背後で健二が叫ぶ声を無視して、私は重たいドアを叩きつけるように閉めた。
+++
マンションを出て、近くのビジネスホテルにチェックインした頃には、夜はすっかり更けていた。
春斗はようやく泣き止み、疲れ果てて私の腕の中で眠っている。
狭いシングルルームのベッドに息子を寝かせ、私は椅子に座り込んで深く息を吐いた。
静寂が訪れると、アドレナリンで麻痺していた思考が冷静さを取り戻していく。
手元には、契約したばかりの『レジデンス・アルゴス』の鍵がある。
(……はあ。どうしよう)
勢いで飛び出してきてしまったけれど、あのマンションは私が契約者だ。敷金も礼金も引っ越し費用でさえも、結構な額を私が払った。
なんで被害者の私がホテル暮らしで、加害者のあいつらが私の借りた部屋でぬくぬくしているのよ。
考えれば考えるほど腹が立ってくる。
(離婚という道しか残ってないのだろうか)
夫が浮気してもそれを許した友人の話をいくつか聞いたことがある。私もいずれ時間が経ち、健二の誠実な謝罪があれば彼を許す時がくるのだろうか。

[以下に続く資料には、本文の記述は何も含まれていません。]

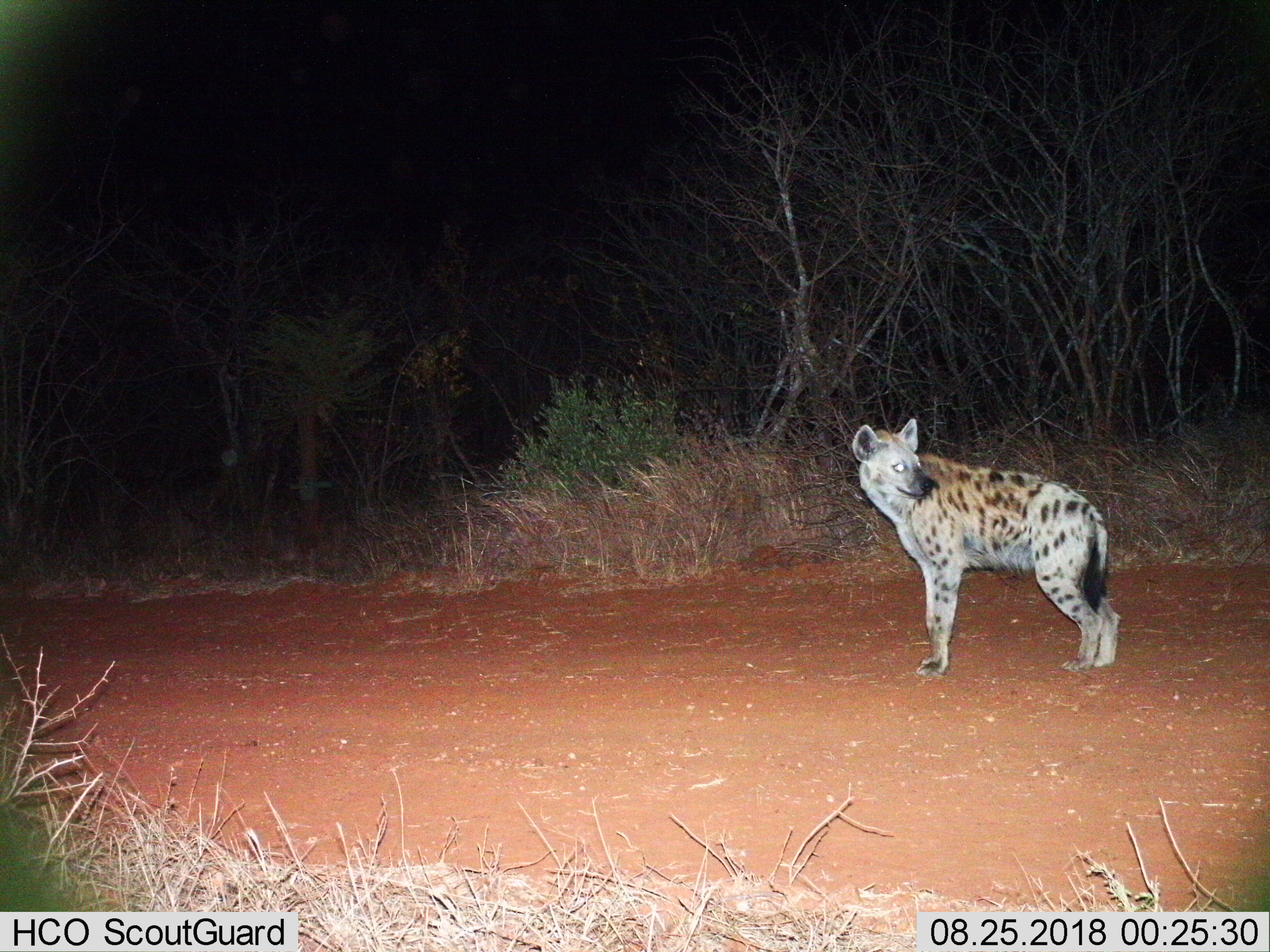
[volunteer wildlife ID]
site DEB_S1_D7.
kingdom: Animalia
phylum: Chordata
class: Mammalia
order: Carnivora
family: Hyaenidae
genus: Crocuta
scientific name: Crocuta crocuta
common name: spotted hyena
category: hyenaspotted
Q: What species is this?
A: Hyenaspotted (spotted hyena) (Crocuta crocuta).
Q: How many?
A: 1.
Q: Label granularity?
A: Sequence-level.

それに、引っ越したばかりですぐに退去というのは、金銭的にも労力的にも痛手だ。違約金だってかかるかもしれない。
(ねぇ、どうしたらいい? 春斗)
健やかに眠る息子の顔を見てため息を漏らした。
スマホを手に取る。
時刻は深夜二時を回っていた。
画面には、健二からの着信履歴とLINEのメッセージが山のように届いている。『本当にごめん』『瑠奈には帰ってもらった』『許してほしい』という定型文のような謝罪の羅列。
一旦すべて無視して画面を閉じようとした時、また通知が来た。
『アルゴス・アイ』
《AI通知:本システムにて、未登録者の検知後にアクションがありません。あなたの身を案じております。問題ありませんか?》
どうやら、私の生命の危機を案じてフィードバッグを求めているようだ。よくできたシステムだ。
私が「問題ない」という回答ボタンを押そうとした時だった。
見守りカメラは起動したままらしく、画面には家の中の映像が流れていた。
それも、私が怒りでカメラを蹴り上げてしまったため、むなしく床に横たわり、リビングを映す画角だ。
そして、そこには、まだ、瑠奈が、いた。